══ Page text ══
Google in a Day

Mini Search Engine with Native Python Threading

A fully functional, educational search engine demonstrating core concepts of web crawling, inverted indexing, and relevance-based ranking—built entirely with native Python libraries (no Scrapy, BeautifulSoup, or external parsers).

Course: AI Aided Computer Engineering (İTÜ) Reference: Gold Standard Repository

✨ Features

Crawler

✅ Multi-threaded Design: Each crawler runs in its own thread (threading.Thread)
✅ Pause/Resume/Stop: Event-based control for crawler lifecycle
✅ State Persistence: Resume interrupted crawls from saved checkpoints
✅ Back-Pressure Control: Queue capacity limits prevent memory exhaustion
✅ Rate Limiting: Configurable requests per second (0.1 - 1000 req/s)
✅ SSL Fallback: Secure context first, permissive fallback for certificate issues
✅ Depth-Bounded: Configurable max crawl depth (1-1000)

Indexing

✅ Letter-Based Storage: Words indexed in a.data through z.data files
✅ Thread-Safe Writes: Per-letter locks for concurrent crawler support
✅ Frequency Tracking: Word occurrence counts per URL
✅ Depth Metadata: Distance from seed URL stored for ranking

Search & Ranking

✅ Relevance Scoring: frequency × depth_boost × match_quality
✅ Multiple Sort Options: Relevance, Frequency, or Depth
✅ Pagination Support: Configurable page size and offset
✅ Multi-Word Queries: Searches across multiple index files

Dashboard

✅ Real-Time Monitoring: Auto-refresh status every 2 seconds
✅ Live Logs: Scrolling log feed with timestamps
✅ Crawler Control: Start, Pause, Resume, Stop buttons
✅ Statistics Dashboard: URLs crawled, queued, failed, indexed words
✅ Search Interface: Google-style search with "I'm Feeling Lucky"

🏗 Architecture

Component Diagram

┌─────────────────────────────────────────────────────────────────┐
│                         Flask REST API                          │
│                          (app.py:3600)                          │
├──────────────────┬──────────────────┬───────────────────────────┤
│   /crawler/*     │    /search       │      Static Files         │
│   endpoints      │    endpoint      │      (/demo/*)            │
└────────┬─────────┴────────┬─────────┴───────────────────────────┘
         │                  │
         ▼                  ▼
┌─────────────────┐  ┌─────────────────┐
│ CrawlerService  │  │  SearchService  │
│ - create()      │  │  - search()     │
│ - pause()       │  │  - rank()       │
│ - resume()      │  │  - paginate()   │
│ - stop()        │  │                 │
└────────┬────────┘  └────────┬────────┘
         │                    │
         ▼                    │
┌─────────────────┐           │
│   CrawlerJob    │           │
│ (Thread Pool)   │           │
│ - _pause_event  │           │
│ - _stop_event   │           │
│ - url_queue     │           │
└────────┬────────┘           │
         │                    │
         ▼                    ▼
┌─────────────────────────────────────────┐
│           File-Based Persistence        │
│  ┌─────────────┐  ┌─────────────────┐   │
│  │ storage/*.data│  │ crawlers/*.data │   │
│  │ (word index) │  │ (crawler state)│   │
│  └─────────────┘  └─────────────────┘   │
└─────────────────────────────────────────┘

Thread-Safety Mechanisms

Resource	Protection	Pattern
URL Queue	`queue.Queue(maxsize=N)`	Built-in thread-safe FIFO
Pause Signal	`threading.Event()`	`.wait()` blocks, `.set()` releases
Stop Signal	`threading.Event()`	Non-blocking check with `.is_set()`
Visited URLs	`threading.Lock`	Mutual exclusion for set operations
Index Files	Per-letter `threading.Lock`	Fine-grained locking (a.data, b.data separate)
═══
══ Information supplied ══
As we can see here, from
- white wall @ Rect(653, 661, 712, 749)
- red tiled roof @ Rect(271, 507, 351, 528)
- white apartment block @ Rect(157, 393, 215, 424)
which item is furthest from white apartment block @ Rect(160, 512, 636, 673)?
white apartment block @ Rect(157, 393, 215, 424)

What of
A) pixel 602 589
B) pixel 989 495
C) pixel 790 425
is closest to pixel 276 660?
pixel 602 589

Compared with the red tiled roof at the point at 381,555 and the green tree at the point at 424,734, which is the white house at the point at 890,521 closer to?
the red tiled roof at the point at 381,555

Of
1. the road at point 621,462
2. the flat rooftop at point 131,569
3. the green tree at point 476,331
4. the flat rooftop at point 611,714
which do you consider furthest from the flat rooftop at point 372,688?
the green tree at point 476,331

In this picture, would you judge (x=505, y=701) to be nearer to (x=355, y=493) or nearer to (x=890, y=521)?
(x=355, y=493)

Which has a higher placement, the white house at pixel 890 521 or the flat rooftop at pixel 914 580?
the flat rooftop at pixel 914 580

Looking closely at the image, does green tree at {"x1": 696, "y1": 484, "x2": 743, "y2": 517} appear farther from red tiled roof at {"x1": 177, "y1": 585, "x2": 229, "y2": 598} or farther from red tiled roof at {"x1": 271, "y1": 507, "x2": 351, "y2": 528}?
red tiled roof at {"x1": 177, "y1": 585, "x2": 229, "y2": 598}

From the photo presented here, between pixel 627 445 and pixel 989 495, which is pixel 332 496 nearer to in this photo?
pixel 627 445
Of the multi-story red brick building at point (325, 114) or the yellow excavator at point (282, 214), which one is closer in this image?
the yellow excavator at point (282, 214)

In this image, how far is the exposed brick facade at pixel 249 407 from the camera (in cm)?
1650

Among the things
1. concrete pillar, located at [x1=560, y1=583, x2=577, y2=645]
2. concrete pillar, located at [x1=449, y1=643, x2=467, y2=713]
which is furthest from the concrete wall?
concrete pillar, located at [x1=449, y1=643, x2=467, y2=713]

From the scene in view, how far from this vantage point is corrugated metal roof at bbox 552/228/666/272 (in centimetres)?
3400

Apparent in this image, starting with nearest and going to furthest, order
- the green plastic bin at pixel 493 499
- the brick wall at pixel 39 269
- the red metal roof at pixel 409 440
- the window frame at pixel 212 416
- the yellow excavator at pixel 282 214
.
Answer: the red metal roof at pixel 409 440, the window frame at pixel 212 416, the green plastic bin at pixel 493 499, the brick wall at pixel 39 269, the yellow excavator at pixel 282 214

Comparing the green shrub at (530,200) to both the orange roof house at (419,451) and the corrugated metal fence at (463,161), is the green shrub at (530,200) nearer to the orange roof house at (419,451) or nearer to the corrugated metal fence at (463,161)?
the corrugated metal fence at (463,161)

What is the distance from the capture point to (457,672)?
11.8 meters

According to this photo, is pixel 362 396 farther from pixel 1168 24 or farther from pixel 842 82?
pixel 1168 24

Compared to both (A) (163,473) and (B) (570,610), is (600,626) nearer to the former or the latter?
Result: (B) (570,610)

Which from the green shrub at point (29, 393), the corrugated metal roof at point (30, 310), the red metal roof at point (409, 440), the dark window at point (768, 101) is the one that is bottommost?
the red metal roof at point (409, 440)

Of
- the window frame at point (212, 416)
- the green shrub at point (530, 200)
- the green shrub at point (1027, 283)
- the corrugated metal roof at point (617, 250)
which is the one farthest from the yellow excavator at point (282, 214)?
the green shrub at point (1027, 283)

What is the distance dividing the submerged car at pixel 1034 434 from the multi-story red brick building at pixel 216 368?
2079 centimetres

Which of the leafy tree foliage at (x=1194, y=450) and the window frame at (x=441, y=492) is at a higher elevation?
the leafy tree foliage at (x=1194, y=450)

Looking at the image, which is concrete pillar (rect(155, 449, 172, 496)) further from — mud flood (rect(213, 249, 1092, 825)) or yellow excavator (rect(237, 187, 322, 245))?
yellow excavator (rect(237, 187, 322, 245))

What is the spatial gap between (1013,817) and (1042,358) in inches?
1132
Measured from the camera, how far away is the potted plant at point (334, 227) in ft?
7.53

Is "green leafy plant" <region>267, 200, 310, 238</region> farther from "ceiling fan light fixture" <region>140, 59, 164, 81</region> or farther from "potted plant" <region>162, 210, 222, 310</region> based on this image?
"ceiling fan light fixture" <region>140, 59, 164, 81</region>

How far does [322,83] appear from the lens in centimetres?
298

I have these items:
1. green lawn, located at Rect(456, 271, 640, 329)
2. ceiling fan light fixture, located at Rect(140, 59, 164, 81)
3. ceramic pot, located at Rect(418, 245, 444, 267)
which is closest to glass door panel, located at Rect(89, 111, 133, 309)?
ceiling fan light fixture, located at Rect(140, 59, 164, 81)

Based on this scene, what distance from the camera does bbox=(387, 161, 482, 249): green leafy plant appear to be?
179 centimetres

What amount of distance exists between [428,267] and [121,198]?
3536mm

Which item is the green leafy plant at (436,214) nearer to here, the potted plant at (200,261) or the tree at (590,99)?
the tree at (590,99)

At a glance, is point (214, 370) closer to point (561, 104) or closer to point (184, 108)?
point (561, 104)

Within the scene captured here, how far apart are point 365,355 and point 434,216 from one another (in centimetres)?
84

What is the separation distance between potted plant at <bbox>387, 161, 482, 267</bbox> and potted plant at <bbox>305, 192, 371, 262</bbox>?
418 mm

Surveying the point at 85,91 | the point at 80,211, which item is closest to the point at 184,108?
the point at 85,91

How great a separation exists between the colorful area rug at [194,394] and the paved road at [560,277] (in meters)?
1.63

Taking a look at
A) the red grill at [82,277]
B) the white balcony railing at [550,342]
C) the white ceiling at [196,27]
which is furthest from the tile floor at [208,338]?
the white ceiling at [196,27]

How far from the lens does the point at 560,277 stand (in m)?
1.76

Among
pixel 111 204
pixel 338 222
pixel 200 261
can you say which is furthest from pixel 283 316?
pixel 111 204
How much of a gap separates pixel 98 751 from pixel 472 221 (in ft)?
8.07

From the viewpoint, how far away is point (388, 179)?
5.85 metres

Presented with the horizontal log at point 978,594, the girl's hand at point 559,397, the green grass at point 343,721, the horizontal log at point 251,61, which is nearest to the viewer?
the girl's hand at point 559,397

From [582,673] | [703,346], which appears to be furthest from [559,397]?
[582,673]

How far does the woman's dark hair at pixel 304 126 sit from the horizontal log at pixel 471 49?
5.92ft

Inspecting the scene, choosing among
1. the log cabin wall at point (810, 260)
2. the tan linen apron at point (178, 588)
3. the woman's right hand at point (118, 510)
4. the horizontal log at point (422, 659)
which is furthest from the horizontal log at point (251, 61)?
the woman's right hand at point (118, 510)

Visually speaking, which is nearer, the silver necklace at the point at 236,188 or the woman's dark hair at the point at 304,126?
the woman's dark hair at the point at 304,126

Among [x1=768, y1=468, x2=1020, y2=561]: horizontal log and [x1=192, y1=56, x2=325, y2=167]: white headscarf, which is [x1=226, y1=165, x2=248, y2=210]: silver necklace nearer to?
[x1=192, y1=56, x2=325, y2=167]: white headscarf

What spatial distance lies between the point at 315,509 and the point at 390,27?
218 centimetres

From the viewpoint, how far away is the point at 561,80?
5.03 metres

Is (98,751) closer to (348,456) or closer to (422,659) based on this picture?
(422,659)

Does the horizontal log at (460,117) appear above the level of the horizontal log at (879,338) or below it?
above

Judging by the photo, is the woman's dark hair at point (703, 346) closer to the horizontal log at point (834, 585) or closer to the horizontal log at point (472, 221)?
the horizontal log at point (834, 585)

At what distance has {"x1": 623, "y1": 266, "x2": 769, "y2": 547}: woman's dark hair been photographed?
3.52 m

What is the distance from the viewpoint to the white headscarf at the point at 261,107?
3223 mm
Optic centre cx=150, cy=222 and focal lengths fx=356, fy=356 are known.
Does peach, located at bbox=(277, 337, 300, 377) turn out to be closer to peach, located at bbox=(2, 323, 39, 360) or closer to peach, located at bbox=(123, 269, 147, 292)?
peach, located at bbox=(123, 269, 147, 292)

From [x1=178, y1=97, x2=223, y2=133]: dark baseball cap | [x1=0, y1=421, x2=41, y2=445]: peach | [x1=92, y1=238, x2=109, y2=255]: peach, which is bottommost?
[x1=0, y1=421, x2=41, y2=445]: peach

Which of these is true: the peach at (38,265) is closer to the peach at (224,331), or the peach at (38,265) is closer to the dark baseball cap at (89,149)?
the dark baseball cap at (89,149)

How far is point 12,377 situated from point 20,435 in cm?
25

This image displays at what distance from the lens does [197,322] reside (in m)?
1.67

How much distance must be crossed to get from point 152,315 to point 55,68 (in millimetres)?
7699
═══
> What is asked:
A - Reproduce word for word the passage of the Google in a Day page that opens with the words "Thread-Safety Mechanisms" and closes with "(a.data, b.data separate)".
B - According to the Google in a Day page, what range of requests per second can the crawler's rate limiting be set to?
These rows have no connection to the Google in a Day page.

> The solutions:
A -
Thread-Safety Mechanisms

Resource	Protection	Pattern
URL Queue	`queue.Queue(maxsize=N)`	Built-in thread-safe FIFO
Pause Signal	`threading.Event()`	`.wait()` blocks, `.set()` releases
Stop Signal	`threading.Event()`	Non-blocking check with `.is_set()`
Visited URLs	`threading.Lock`	Mutual exclusion for set operations
Index Files	Per-letter `threading.Lock`	Fine-grained locking (a.data, b.data separate)

B - From 0.1 to 1000 requests per second.